The note simply read: Forgiven.
I release you from the burden you have been carrying secretly for so long. I forgive you for the act you tried to commit against me, your innocent, unprotected child. I forgive you for the physical and emotional scars you left me with.
But the end is what really gets me. Hannah returns back home, and resumes her college student status. Her parents come to drop her off, and she hugs each of them, warmly but briefly, giving all of the typical reassuring college student things-to-say.
She turns to walk away, and her parents stare after her retreating form, fondly, proudly. Then she stops. There is a heartbeat of hesitation. And then she turns to hurtle into her dad’s open arms. Squeezing him tight, she whispers in his ear, “Thank you.”
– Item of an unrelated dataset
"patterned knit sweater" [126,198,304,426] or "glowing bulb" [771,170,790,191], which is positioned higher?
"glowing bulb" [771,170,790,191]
Startled, he says, “For what, hon?”
She stares into his waiting eyes. “For wanting me.”
I swear. I was fine up until that point.
This story really gripped my heart, because it is a subject that I am passionate about. Life is our most precious, cherished gift – and this is true for every individual. But while I hurt for Hannah, and the emotional and physical trauma she faced, I found my heart truly breaking for the one who tried to abort her.
Think how it must feel to gaze at the beautiful face of your child…the one you tried to destroy because it was inconvenient. Now imagine seeing that face every day – for 20 years. In your dreams. Nightmares. Carrying the weight of your decision for the rest of your life.
Please. I am not condemning you if you’ve ever had an abortion. Honestly, this movie itself was not about condemnation, but forgiveness. There was healing for the mother, as well. But here is the tragedy…
This whole thing did not have to happen.
There were two victims in this story. One just didn’t have a choice.